::: Document section :::
GPU tiers for inference

Datacenter GPUs for LLM inference generally fall into a few practical tiers. The right axis to sort on is memory bandwidth per dollar for latency-sensitive workloads, and memory capacity for large-model feasibility. FLOPS is largely a secondary concern until you're running very large batch sizes.

Tier	Memory type	Typical capacity	Best fit
Flagship HBM (latest gen)	HBM3e	Very high (120GB+)	Largest models, highest throughput, long context
Production HBM	HBM3 / HBM2e	High (80–96GB)	70B-scale models, mainstream production serving
GDDR6 datacenter	GDDR6	Moderate (24–48GB)	Smaller models, cost-sensitive inference, edge of production
Consumer / prosumer	GDDR6X	Lower (16–24GB)	Development, small models, local experimentation

Two GPUs in the same tier can have identical compute throughput (FLOPS) but meaningfully different inference speed if their memory bandwidth differs. This is the clearest evidence that bandwidth — not FLOPS — is the operative constraint. When comparing hardware options in the same FLOPS tier, the one with higher bandwidth will almost always produce faster tokens at low-to-medium batch sizes.

HBM vs. GDDR6: why memory type matters

Datacenter GPUs use High Bandwidth Memory (HBM) stacked directly on the processor die. Consumer and mid-tier GPUs use GDDR6, connected over a PCIe bus. The bandwidth gap between these approaches is large — typically several times — and translates almost directly into proportionally faster token generation at low batch sizes.
::: Extracted records :::
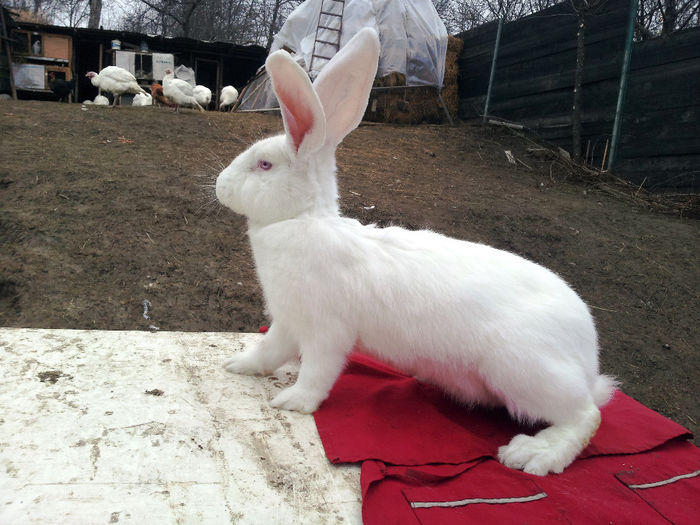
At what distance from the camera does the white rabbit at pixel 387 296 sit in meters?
1.47

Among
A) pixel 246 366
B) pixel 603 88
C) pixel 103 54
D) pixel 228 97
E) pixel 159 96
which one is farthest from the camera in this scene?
pixel 103 54

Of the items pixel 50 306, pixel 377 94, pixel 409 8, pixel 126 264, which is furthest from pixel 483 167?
pixel 50 306

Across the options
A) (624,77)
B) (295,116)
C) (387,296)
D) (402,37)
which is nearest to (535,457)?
(387,296)

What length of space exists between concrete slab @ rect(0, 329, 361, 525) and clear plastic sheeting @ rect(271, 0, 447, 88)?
7711 millimetres

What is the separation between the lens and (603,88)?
21.4 ft

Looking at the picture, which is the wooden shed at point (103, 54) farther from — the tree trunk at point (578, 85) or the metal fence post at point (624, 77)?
the metal fence post at point (624, 77)

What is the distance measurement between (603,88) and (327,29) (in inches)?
187

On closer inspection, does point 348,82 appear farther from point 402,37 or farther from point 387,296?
point 402,37

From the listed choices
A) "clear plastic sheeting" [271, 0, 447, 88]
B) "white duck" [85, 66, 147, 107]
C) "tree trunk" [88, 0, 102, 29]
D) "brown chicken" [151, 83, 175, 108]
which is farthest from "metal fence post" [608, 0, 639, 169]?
"tree trunk" [88, 0, 102, 29]

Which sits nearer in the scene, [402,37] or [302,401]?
:::
▶ Task item A
List the tier names given in the table of the GPU tiers text.
▶ Task item B
According to the GPU tiers text, where is High Bandwidth Memory placed on datacenter GPUs?
▶ Task item C
Write out the passage of the GPU tiers text from "HBM vs. GDDR6: why" up to and including "low batch sizes.".
The lines have nothing to do with the GPU tiers text.

▶ Written reply A
Flagship HBM (latest gen), Production HBM, GDDR6 datacenter, Consumer / prosumer

▶ Written reply B
It is stacked directly on the processor die.

▶ Written reply C
HBM vs. GDDR6: why memory type matters

Datacenter GPUs use High Bandwidth Memory (HBM) stacked directly on the processor die. Consumer and mid-tier GPUs use GDDR6, connected over a PCIe bus. The bandwidth gap between these approaches is large — typically several times — and translates almost directly into proportionally faster token generation at low batch sizes.